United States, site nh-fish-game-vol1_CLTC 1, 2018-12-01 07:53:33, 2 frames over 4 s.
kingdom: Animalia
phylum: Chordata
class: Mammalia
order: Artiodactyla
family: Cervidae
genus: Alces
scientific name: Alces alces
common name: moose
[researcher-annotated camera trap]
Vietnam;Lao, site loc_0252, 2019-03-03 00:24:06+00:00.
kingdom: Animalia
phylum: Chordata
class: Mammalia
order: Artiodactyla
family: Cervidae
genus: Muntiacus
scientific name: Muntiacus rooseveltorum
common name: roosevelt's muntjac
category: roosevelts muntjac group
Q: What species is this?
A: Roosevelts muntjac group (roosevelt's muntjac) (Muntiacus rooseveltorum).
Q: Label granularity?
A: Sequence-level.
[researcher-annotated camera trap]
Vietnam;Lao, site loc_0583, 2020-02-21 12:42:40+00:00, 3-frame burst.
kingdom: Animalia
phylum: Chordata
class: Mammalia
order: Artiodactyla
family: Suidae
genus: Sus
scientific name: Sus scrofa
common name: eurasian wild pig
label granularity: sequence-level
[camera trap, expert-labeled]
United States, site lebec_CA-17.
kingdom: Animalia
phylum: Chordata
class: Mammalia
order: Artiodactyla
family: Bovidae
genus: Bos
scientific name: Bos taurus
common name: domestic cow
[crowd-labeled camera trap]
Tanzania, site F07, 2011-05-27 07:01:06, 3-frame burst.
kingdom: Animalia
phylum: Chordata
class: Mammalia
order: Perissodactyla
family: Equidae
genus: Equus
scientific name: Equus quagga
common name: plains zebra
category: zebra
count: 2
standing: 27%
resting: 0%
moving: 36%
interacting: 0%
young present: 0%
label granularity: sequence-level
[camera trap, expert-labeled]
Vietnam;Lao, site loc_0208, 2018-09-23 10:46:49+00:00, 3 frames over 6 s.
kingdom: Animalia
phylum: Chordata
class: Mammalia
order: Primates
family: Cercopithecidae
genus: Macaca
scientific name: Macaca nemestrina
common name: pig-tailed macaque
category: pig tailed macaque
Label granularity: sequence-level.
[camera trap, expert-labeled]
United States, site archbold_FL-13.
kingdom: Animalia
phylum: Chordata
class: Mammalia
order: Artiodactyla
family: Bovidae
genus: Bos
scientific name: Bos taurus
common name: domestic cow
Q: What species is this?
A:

Problem description
I'd like the lines above from the one with "common name: roosevelt's muntjac" up to and including the one with "order: Primates" copied exactly, with no other lines.

Exercise output
common name: roosevelt's muntjac
category: roosevelts muntjac group
Q: What species is this?
A: Roosevelts muntjac group (roosevelt's muntjac) (Muntiacus rooseveltorum).
Q: Label granularity?
A: Sequence-level.
[researcher-annotated camera trap]
Vietnam;Lao, site loc_0583, 2020-02-21 12:42:40+00:00, 3-frame burst.
kingdom: Animalia
phylum: Chordata
class: Mammalia
order: Artiodactyla
family: Suidae
genus: Sus
scientific name: Sus scrofa
common name: eurasian wild pig
label granularity: sequence-level
[camera trap, expert-labeled]
United States, site lebec_CA-17.
kingdom: Animalia
phylum: Chordata
class: Mammalia
order: Artiodactyla
family: Bovidae
genus: Bos
scientific name: Bos taurus
common name: domestic cow
[crowd-labeled camera trap]
Tanzania, site F07, 2011-05-27 07:01:06, 3-frame burst.
kingdom: Animalia
phylum: Chordata
class: Mammalia
order: Perissodactyla
family: Equidae
genus: Equus
scientific name: Equus quagga
common name: plains zebra
category: zebra
count: 2
standing: 27%
resting: 0%
moving: 36%
interacting: 0%
young present: 0%
label granularity: sequence-level
[camera trap, expert-labeled]
Vietnam;Lao, site loc_0208, 2018-09-23 10:46:49+00:00, 3 frames over 6 s.
kingdom: Animalia
phylum: Chordata
class: Mammalia
order: Primates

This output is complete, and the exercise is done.